My advice is not to substitute convenience for recklessness. If you do use a card for business purposes, budget in your cash flow for repaying the bill in full each month. This is the only reliable way of avoiding future financial trouble.

And if you’re faced with the temptation to use your plastic to fund the costs for that great order you have been offered just when you’re bumping up against your overdraft limit, ask yourself how long it will be before the customer pays you and factor in the extra interest costs. Then ask yourself if it’s still worth it, and acknowledge that paying on your personal credit card will be a risk. If you decide to go ahead, be sensible and check out the creditworthiness of the customer particularly carefully: if they don’t pay, the chances are you’ll never be able to take the money back out of your business to repay your credit card debt.

If it’s impossible for the time being to break the credit card habit, be wise and regularly review your cards. Take advantage of offers for interest-free periods and reduced APRs that still abound in this highly-competitive sector. But be very careful, because holders who change cards too frequently are at risk of getting a poor credit rating, which makes borrowing more difficult. Enquire if your existing card issuer is prepared to offer better terms for loyalty. These deals are not widely advertised, so you may have to be fairly direct in asking for one.

If, unfortunately, you have run up large debts on a variety of cards on behalf of your business and you are paying crippling interest charges, get advice immediately. It’s better to consolidate your debts with a single lender, paying what will almost certainly be a lower rate of interest. But please keep very well away from the loan sharks still lurking in the depths of the credit pool.

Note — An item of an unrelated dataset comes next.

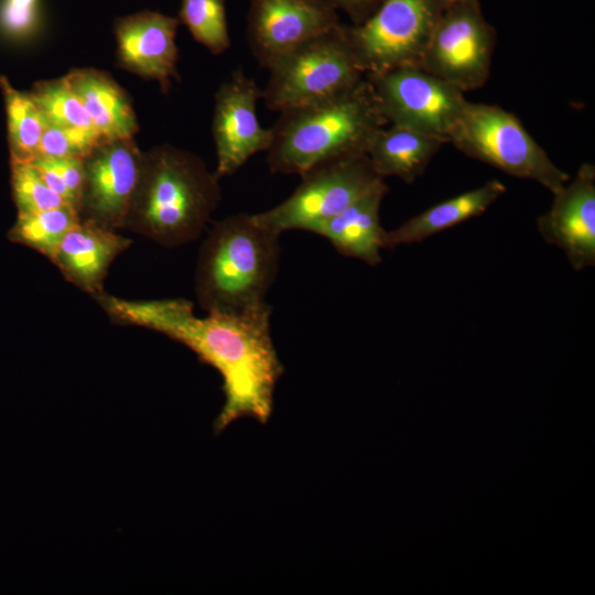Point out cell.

So if you can avoid it, don’t use your plastic heavily for business. Concentrate on raising enough finance at the outset through a bank and by injecting enough initial capital into the enterprise. And if you are a startup owner manager with stressed out credit cards, don’t delay in getting specialist advice and dealing with the problem right away. Doing this is a very positive move and will immediately put your business on a stronger footing. You know it makes sense!